Die Ökumene der Erschöpften Mt 9,36-10,8

Die Ökumene der Erschöpften Mt 9,36-10,8

5 Minuten

Beschreibung

vor 1 Jahr

„Mami, ich bin müde", sagte die dreijährige Tochter von Freunden
neulich, "Ich will ausruhen". Sprach's und wurde von ihrer Mami
auf eine Kuscheldecke in ihrem Zimmer gelegt, wo sie bald
schlummerte.


Das fand ich bemerkenswert. Anderen Kindern fällt es schwer,
zuzugeben, dass sie müde sind. Sie werden erst überdreht, dann
knatschig und schließlich gibt’s Tränen.


Mir sagte jemand, das komme davon, dass Eltern ihre Kinder zur
Strafe ins Bett schicken. Schlafengehen sollen ist dann
Ausschluss vom Leben. Wachbleiben wird zur Überlebensfrage.

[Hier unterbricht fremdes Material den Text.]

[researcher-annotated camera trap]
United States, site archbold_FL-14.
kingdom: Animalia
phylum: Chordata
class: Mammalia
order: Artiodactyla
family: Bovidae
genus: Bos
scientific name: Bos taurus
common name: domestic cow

Das ist nicht nur bei Kindern so. Vielen Menschen fällt es ein
Leben lang schwer, zuzugeben, dass sie müde und erschöpft sind.
Vor allem dort, wo sie sich über das definieren, was sie tun, wem
sie nützen und was sie bewirken. Dann ist phasenweise Erschöpfung
nicht einfach ein normaler und gesunder Vorgang, sondern ein
Zeichen der Schwäche, des Versagens und des drohenden Entzugs der
Teilhabe am Leben.


Vielleicht hören deshalb viele Christen im Evangelium als erstes
eher, was sie tun sollen, als was sie sich gefallen lassen
dürfen; eher was sie geben sollen, als was sie empfangen dürfen;
eher was sie sagen sollen, als was sie hören dürfen.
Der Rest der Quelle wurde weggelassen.